Ask HN: Does becoming rich make you a target for criminals? - hoodoof
======
patio11
Define rich and define criminal. In the United States, any fair reading of the
stats indicates that being poor makes you a target for criminals.

Kidnapping for ransom does not exist in the United States. (That statement
sounds like an exaggeration, but look it up -- the FBI basically exists to
solve kidnapping and it does it with extreme prejudice. [+])

If you e.g. sell a startup for $20 million and suddenly have a very large
balance in your checking account, you may have the experience of having to
suddenly become radically more sophisticated with regards to a number of white
collar threat vectors, some of which are formally criminalized and many of
which are not.

One example of many: you will suddenly have many people attempt to involve you
in real estate deals with high-above-market returns and no risk. This
successfully transfers hundreds of millions a year from people who happen to
have money (including those who might not ping HN's radar as rich -- retirees
are at particular risk) to a combination of scammers and, well, real estate
speculators who just happened to misunderestimate their chance of failure.
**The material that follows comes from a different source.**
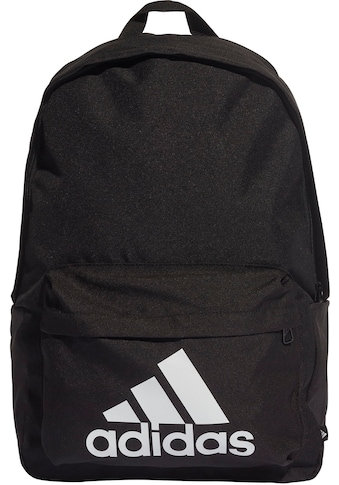 adidas Performance Sportrucksack »CLASSIC BADGE OF SPORT BACKPACK« kaufen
Some friends/social acquaintances of mine can relate a number of not-very-fun
experiences here, none of which involve consummated victimization but at least
a few of which require costly ongoing defensive efforts.

[+] Edit: I looked it up, and contrary to my expectations the nationwide
incidence of kidnapping-for-ransom is a non-zero number (on the order of two
dozen a year nationwide). My prior expectation was, literally, zero.

------
Mz
Presumably so. But I suspect a bigger problem is "I've got dozens of friends
and the fun never ends -- that is as long as I'm buying." This is probably a
huge root cause of classism. They don't want to be around people with less
than them because everyone puts the pinch on them. Think about: with 7 billion
people on the planet, a billionaire cannot even give a dollar to everyone on
the planet before he is broke. I don't care how rich you are, there are limits
to how much you can give. There is no limit to how much other people can try
to demand.

------
codeonfire
Of course. That's why all billionaires have to spend lots of money for 24x7
personal security. Some people look at super yachts and private jets and think
it's about decadence, but some of it is about not having your location known
to most of the world for long periods of time.